Kita tumbuh untuk berubah, atau berubah
untuk tumbuh. Dan seiring usia, aku tak lagi percaya pada hal klenik. Aku tak
setakut dulu kala melewati pohon beringin,
malah terkadang bernaung di keteduhannya yang berangin. Termasuk boker
di jamban Bi Titi sambil menontoni burung kala pagi, siang, bahkan jelang magrib.

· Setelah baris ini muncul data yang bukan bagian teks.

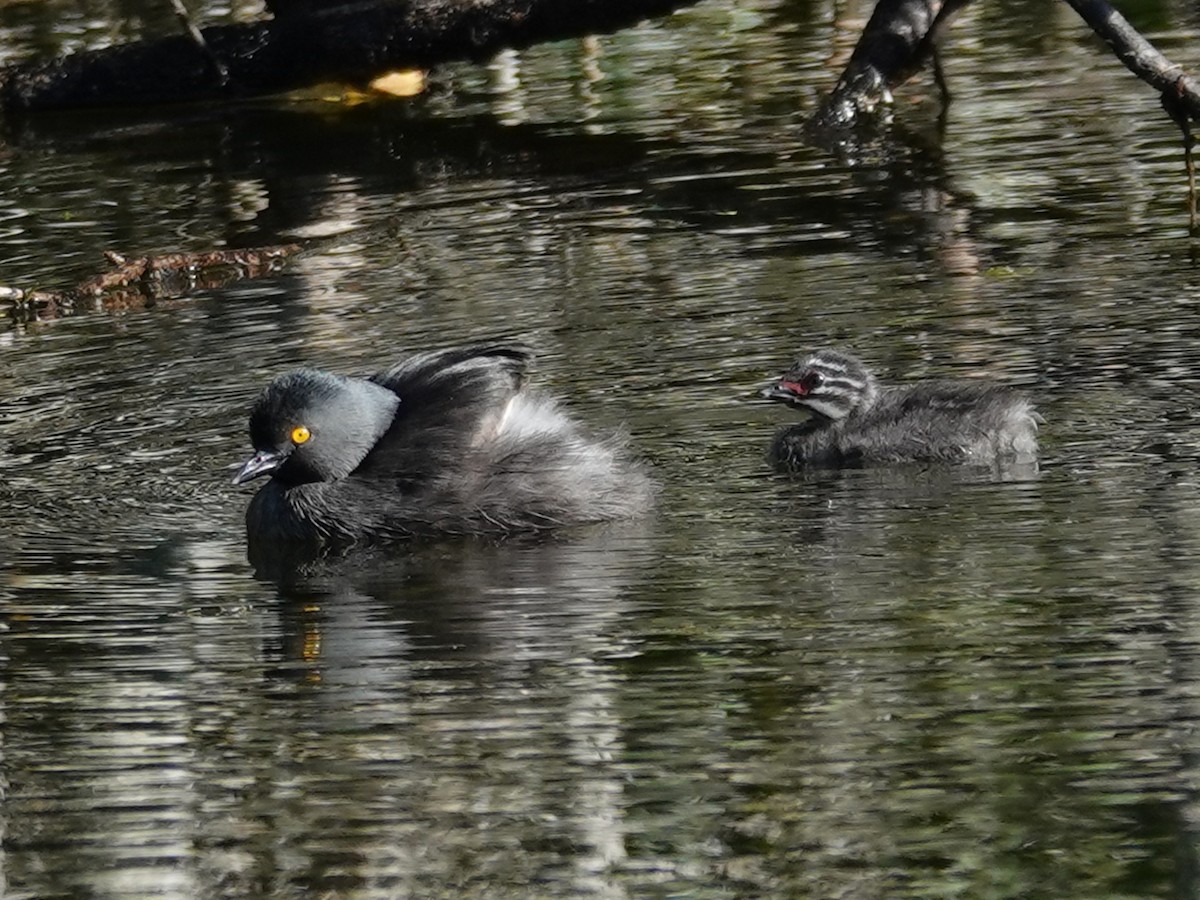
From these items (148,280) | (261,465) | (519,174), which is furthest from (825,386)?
(519,174)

Tinggal baca doa masuk-keluar jamban saja, beres. Yang kukhawatirkan hanyalah
kejatuhan buah kelapa atau pelepah kering kala sedang enak-enaknya menongkrongi
benteng penghabisan terakhir.
Tak peduli nenek Sepupu Annisa pernah
menakuti kami dengan cerita seramnya, bahwa jelang magrib ia pernah bertemu
makhluk halus sejenis dedemit. Waktu itu ia lewat sana dan melihat seorang
perempuan berambut panjang dan berpakaian serba putih (seperti laiknya dalam
adegan film horor Sundel Bolong), berdiri di depan pohon beringin
sambil memunggungi.
“Neng, Neng, nuju naon?” sapa
nenek sepupuku. Perempuan itu tak menjawab. Tidak juga kala sang nenek terus
mengulang pertanyaan. Dan selanjutnya? Aku tak begitu menyimak cerita macam
itu. Yang jelas nenek sepupuku langsung ngibrit dari TKP begitu
menyadari atau merasa bahwa ia malah menyapa kaum dedemit.

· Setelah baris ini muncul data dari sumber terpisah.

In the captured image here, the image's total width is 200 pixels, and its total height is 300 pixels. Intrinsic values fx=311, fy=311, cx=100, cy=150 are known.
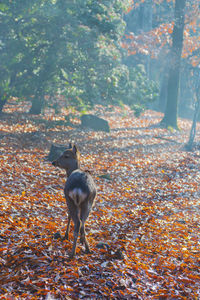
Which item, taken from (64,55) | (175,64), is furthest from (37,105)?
(175,64)

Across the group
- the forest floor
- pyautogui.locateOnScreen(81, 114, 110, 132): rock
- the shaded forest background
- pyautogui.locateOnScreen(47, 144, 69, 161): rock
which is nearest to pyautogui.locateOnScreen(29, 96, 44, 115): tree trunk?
the shaded forest background

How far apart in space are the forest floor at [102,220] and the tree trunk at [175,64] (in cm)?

Aku harap semoga tak bertemu kaum itu.
Bukan hal bagus untuk jadi penakut. Bacaan Al Quran-ku baru 5 juz. Entah untuk
khatam ke berapa, 4-5? Aku lupa. Pada saat seperti ini aku sungguh sangat butuh
ketenangan jiwa, juga pegangan. Biarlah alam menyimpan misterinya. Dan
barangkali kau bisa berbagi lebih banyak kisah kehidupan untuk kuhikmati.
Terutama persahabatanmu dengan alam sebelum ajal memisahkan.